# Is Anybody Famaliar With This Slingshot?



## tkdslingshotguy (Feb 19, 2011)

Hello, I have a Salvadorean Slingshot sent to me from my grandmother. Is anybody famaliar with it? I've never really seen this kind. It sort of looks Mayan like. Take a look at the pictures I attached.


----------



## bbshooter (Jun 3, 2010)

The tabs look something like the Czech Republic type tab attachment. Only they used a screw to hold the tab in place. Here is a link

http://www.melchiormenzel.de/

Look under.....Making a Slingshot.....rubber attachments.....for a simular picture of the tab type.


----------



## Nico (Sep 10, 2010)

tkdslingshotguy said:


> Hello, I have a Salvadorean Slingshot sent to me from my grandmother. Is anybody famaliar with it? I've never really seen this kind. It sort of looks Mayan like. Take a look at the pictures I attached.


That is deffinately a Mayan slingshot commonly called Hondas or Tira Hules in the Yucatan, they use these to hunt Iguanas, I have one similar set-up from Guatemala.

▶ STORED DATA

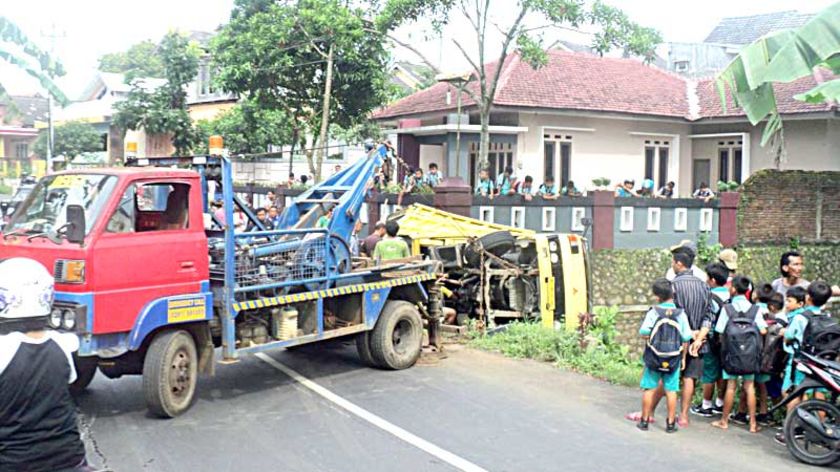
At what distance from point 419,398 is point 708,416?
3024mm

▶ STATED EXERCISE
Continue the forum thread about the Salvadorean slingshot from the point where it stops.

▶ WRITTEN RESPONSE
Take a look at this one from a Museum this is Guatemala Mayan all similar and used for hunting as I said before.







Circa mid 1980s
Note this is not my slingshot, mine is shaped like a monkey.
I'm glad you posted this as its proof of the New World styles using multi strands which are currently attributed stricty to Chinese slingshots and this is proof to the contrary.


----------



## philly (Jun 13, 2010)

Those are way cool slingshots.
Philly


----------



## NaturalFork (Jan 21, 2010)

talk about narrow forks!


----------



## jmplsnt (Jan 1, 2010)

While I have never shot one of these I believe they are shot in a flip-style, similar to Jeorg's Stickshot.

I bet the one in your picture is a monster with all those bands, capable of some pretty good power.

@Nico, I have that one in my pictures collection and it's one of my favorite slingshots ever.


----------



## dgui (Jan 12, 2010)

Curious.


----------



## tkdslingshotguy (Feb 19, 2011)

It is a really strong slingshot. Just not very good at shooting with it.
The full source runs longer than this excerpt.